DESCRIPTION OF THE TASK> Give back every entry in full, exactly as it reads.

EXERCISE DATA>
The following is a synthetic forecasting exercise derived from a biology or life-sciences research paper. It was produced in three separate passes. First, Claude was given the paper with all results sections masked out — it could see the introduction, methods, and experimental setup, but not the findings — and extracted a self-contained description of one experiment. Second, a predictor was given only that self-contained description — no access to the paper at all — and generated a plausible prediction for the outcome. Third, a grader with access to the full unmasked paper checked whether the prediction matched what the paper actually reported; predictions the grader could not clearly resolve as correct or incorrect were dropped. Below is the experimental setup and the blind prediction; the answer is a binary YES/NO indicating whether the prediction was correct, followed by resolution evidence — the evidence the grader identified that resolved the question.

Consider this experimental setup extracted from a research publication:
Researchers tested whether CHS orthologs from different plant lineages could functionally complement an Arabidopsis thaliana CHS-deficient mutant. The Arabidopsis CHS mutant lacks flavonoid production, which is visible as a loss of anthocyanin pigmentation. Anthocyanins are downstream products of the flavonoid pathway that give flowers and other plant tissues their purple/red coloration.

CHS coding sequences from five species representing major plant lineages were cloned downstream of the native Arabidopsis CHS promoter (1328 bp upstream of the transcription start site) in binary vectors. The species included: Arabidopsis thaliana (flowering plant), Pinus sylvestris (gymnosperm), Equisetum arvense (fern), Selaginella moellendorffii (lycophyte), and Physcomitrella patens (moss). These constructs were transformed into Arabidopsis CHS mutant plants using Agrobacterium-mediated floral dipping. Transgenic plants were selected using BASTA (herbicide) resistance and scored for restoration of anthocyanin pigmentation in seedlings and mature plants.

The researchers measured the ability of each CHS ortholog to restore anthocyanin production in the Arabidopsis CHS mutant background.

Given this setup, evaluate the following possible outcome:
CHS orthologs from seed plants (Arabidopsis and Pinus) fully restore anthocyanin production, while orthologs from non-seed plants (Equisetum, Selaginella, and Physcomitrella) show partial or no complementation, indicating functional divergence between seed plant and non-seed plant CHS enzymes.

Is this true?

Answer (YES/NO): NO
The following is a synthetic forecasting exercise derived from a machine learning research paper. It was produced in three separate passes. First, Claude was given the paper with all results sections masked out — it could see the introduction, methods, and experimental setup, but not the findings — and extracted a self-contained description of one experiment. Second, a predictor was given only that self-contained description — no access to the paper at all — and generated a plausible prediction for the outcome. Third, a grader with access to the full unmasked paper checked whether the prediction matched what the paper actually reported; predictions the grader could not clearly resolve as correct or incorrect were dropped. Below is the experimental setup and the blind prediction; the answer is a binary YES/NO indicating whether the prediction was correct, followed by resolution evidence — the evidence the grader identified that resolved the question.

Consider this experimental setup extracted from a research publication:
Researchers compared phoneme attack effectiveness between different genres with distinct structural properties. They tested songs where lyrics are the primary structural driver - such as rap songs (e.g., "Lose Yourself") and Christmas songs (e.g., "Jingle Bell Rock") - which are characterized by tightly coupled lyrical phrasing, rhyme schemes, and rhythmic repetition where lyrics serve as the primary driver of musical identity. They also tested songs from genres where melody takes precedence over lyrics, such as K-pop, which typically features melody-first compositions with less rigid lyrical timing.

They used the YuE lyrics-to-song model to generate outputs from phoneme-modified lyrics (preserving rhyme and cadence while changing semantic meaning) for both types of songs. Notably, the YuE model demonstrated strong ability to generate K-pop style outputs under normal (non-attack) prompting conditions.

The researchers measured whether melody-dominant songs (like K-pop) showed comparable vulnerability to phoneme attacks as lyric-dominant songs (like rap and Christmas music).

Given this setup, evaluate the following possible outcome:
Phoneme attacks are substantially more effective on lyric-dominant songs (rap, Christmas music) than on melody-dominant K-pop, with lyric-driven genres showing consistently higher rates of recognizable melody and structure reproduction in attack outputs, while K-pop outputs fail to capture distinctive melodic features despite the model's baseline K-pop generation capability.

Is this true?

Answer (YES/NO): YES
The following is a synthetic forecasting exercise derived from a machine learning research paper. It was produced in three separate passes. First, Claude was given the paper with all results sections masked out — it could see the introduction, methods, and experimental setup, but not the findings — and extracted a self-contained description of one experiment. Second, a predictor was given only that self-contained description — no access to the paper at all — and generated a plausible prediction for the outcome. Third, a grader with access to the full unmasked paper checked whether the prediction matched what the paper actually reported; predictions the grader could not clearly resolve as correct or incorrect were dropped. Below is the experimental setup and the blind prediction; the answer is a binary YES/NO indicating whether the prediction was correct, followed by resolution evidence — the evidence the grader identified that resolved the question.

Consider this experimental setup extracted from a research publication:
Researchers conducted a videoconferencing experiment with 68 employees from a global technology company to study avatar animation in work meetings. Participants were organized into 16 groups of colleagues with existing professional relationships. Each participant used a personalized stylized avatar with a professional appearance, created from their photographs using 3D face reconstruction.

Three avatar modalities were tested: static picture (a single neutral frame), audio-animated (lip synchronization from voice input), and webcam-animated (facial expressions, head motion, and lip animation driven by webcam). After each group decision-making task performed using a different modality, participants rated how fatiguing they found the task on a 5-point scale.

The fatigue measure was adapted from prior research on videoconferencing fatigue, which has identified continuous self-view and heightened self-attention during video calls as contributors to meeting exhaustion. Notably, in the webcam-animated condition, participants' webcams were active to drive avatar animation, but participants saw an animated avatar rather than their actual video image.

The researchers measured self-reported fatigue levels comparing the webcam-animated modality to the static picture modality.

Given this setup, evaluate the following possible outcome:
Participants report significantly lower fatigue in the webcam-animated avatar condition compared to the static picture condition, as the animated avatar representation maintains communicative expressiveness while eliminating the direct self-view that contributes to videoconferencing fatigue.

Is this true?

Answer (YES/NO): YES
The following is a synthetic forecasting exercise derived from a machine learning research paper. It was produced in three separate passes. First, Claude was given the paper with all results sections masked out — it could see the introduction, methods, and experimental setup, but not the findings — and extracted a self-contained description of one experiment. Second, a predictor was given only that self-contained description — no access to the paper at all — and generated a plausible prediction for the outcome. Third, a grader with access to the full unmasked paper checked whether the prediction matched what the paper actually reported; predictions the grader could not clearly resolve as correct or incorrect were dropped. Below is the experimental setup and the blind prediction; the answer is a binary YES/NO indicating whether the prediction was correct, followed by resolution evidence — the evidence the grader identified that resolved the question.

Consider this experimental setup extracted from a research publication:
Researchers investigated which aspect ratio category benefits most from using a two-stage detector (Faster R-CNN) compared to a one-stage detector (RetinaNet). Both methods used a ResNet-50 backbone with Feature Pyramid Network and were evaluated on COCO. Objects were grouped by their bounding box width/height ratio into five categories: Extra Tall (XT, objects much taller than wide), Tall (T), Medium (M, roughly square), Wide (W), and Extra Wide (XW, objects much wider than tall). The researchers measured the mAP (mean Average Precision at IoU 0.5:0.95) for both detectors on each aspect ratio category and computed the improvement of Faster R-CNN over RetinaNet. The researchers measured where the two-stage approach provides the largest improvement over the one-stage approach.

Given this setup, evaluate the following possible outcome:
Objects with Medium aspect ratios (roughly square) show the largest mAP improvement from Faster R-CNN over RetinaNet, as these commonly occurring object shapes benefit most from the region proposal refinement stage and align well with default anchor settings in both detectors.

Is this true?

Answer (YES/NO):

OUTPUT FOR THIS TASK>
The following is a synthetic forecasting exercise derived from a biology or life-sciences research paper. It was produced in three separate passes. First, Claude was given the paper with all results sections masked out — it could see the introduction, methods, and experimental setup, but not the findings — and extracted a self-contained description of one experiment. Second, a predictor was given only that self-contained description — no access to the paper at all — and generated a plausible prediction for the outcome. Third, a grader with access to the full unmasked paper checked whether the prediction matched what the paper actually reported; predictions the grader could not clearly resolve as correct or incorrect were dropped. Below is the experimental setup and the blind prediction; the answer is a binary YES/NO indicating whether the prediction was correct, followed by resolution evidence — the evidence the grader identified that resolved the question.

Consider this experimental setup extracted from a research publication:
Researchers tested whether CHS orthologs from different plant lineages could functionally complement an Arabidopsis thaliana CHS-deficient mutant. The Arabidopsis CHS mutant lacks flavonoid production, which is visible as a loss of anthocyanin pigmentation. Anthocyanins are downstream products of the flavonoid pathway that give flowers and other plant tissues their purple/red coloration.

CHS coding sequences from five species representing major plant lineages were cloned downstream of the native Arabidopsis CHS promoter (1328 bp upstream of the transcription start site) in binary vectors. The species included: Arabidopsis thaliana (flowering plant), Pinus sylvestris (gymnosperm), Equisetum arvense (fern), Selaginella moellendorffii (lycophyte), and Physcomitrella patens (moss). These constructs were transformed into Arabidopsis CHS mutant plants using Agrobacterium-mediated floral dipping. Transgenic plants were selected using BASTA (herbicide) resistance and scored for restoration of anthocyanin pigmentation in seedlings and mature plants.

The researchers measured the ability of each CHS ortholog to restore anthocyanin production in the Arabidopsis CHS mutant background.

Given this setup, evaluate the following possible outcome:
CHS orthologs from seed plants (Arabidopsis and Pinus) fully restore anthocyanin production, while orthologs from non-seed plants (Equisetum, Selaginella, and Physcomitrella) show partial or no complementation, indicating functional divergence between seed plant and non-seed plant CHS enzymes.

Is this true?

Answer (YES/NO): NO
The following is a synthetic forecasting exercise derived from a machine learning research paper. It was produced in three separate passes. First, Claude was given the paper with all results sections masked out — it could see the introduction, methods, and experimental setup, but not the findings — and extracted a self-contained description of one experiment. Second, a predictor was given only that self-contained description — no access to the paper at all — and generated a plausible prediction for the outcome. Third, a grader with access to the full unmasked paper checked whether the prediction matched what the paper actually reported; predictions the grader could not clearly resolve as correct or incorrect were dropped. Below is the experimental setup and the blind prediction; the answer is a binary YES/NO indicating whether the prediction was correct, followed by resolution evidence — the evidence the grader identified that resolved the question.

Consider this experimental setup extracted from a research publication:
Researchers compared phoneme attack effectiveness between different genres with distinct structural properties. They tested songs where lyrics are the primary structural driver - such as rap songs (e.g., "Lose Yourself") and Christmas songs (e.g., "Jingle Bell Rock") - which are characterized by tightly coupled lyrical phrasing, rhyme schemes, and rhythmic repetition where lyrics serve as the primary driver of musical identity. They also tested songs from genres where melody takes precedence over lyrics, such as K-pop, which typically features melody-first compositions with less rigid lyrical timing.

They used the YuE lyrics-to-song model to generate outputs from phoneme-modified lyrics (preserving rhyme and cadence while changing semantic meaning) for both types of songs. Notably, the YuE model demonstrated strong ability to generate K-pop style outputs under normal (non-attack) prompting conditions.

The researchers measured whether melody-dominant songs (like K-pop) showed comparable vulnerability to phoneme attacks as lyric-dominant songs (like rap and Christmas music).

Given this setup, evaluate the following possible outcome:
Phoneme attacks are substantially more effective on lyric-dominant songs (rap, Christmas music) than on melody-dominant K-pop, with lyric-driven genres showing consistently higher rates of recognizable melody and structure reproduction in attack outputs, while K-pop outputs fail to capture distinctive melodic features despite the model's baseline K-pop generation capability.

Is this true?

Answer (YES/NO): YES
The following is a synthetic forecasting exercise derived from a machine learning research paper. It was produced in three separate passes. First, Claude was given the paper with all results sections masked out — it could see the introduction, methods, and experimental setup, but not the findings — and extracted a self-contained description of one experiment. Second, a predictor was given only that self-contained description — no access to the paper at all — and generated a plausible prediction for the outcome. Third, a grader with access to the full unmasked paper checked whether the prediction matched what the paper actually reported; predictions the grader could not clearly resolve as correct or incorrect were dropped. Below is the experimental setup and the blind prediction; the answer is a binary YES/NO indicating whether the prediction was correct, followed by resolution evidence — the evidence the grader identified that resolved the question.

Consider this experimental setup extracted from a research publication:
Researchers conducted a videoconferencing experiment with 68 employees from a global technology company to study avatar animation in work meetings. Participants were organized into 16 groups of colleagues with existing professional relationships. Each participant used a personalized stylized avatar with a professional appearance, created from their photographs using 3D face reconstruction.

Three avatar modalities were tested: static picture (a single neutral frame), audio-animated (lip synchronization from voice input), and webcam-animated (facial expressions, head motion, and lip animation driven by webcam). After each group decision-making task performed using a different modality, participants rated how fatiguing they found the task on a 5-point scale.

The fatigue measure was adapted from prior research on videoconferencing fatigue, which has identified continuous self-view and heightened self-attention during video calls as contributors to meeting exhaustion. Notably, in the webcam-animated condition, participants' webcams were active to drive avatar animation, but participants saw an animated avatar rather than their actual video image.

The researchers measured self-reported fatigue levels comparing the webcam-animated modality to the static picture modality.

Given this setup, evaluate the following possible outcome:
Participants report significantly lower fatigue in the webcam-animated avatar condition compared to the static picture condition, as the animated avatar representation maintains communicative expressiveness while eliminating the direct self-view that contributes to videoconferencing fatigue.

Is this true?

Answer (YES/NO): YES
The following is a synthetic forecasting exercise derived from a machine learning research paper. It was produced in three separate passes. First, Claude was given the paper with all results sections masked out — it could see the introduction, methods, and experimental setup, but not the findings — and extracted a self-contained description of one experiment. Second, a predictor was given only that self-contained description — no access to the paper at all — and generated a plausible prediction for the outcome. Third, a grader with access to the full unmasked paper checked whether the prediction matched what the paper actually reported; predictions the grader could not clearly resolve as correct or incorrect were dropped. Below is the experimental setup and the blind prediction; the answer is a binary YES/NO indicating whether the prediction was correct, followed by resolution evidence — the evidence the grader identified that resolved the question.

Consider this experimental setup extracted from a research publication:
Researchers investigated which aspect ratio category benefits most from using a two-stage detector (Faster R-CNN) compared to a one-stage detector (RetinaNet). Both methods used a ResNet-50 backbone with Feature Pyramid Network and were evaluated on COCO. Objects were grouped by their bounding box width/height ratio into five categories: Extra Tall (XT, objects much taller than wide), Tall (T), Medium (M, roughly square), Wide (W), and Extra Wide (XW, objects much wider than tall). The researchers measured the mAP (mean Average Precision at IoU 0.5:0.95) for both detectors on each aspect ratio category and computed the improvement of Faster R-CNN over RetinaNet. The researchers measured where the two-stage approach provides the largest improvement over the one-stage approach.

Given this setup, evaluate the following possible outcome:
Objects with Medium aspect ratios (roughly square) show the largest mAP improvement from Faster R-CNN over RetinaNet, as these commonly occurring object shapes benefit most from the region proposal refinement stage and align well with default anchor settings in both detectors.

Is this true?

Answer (YES/NO):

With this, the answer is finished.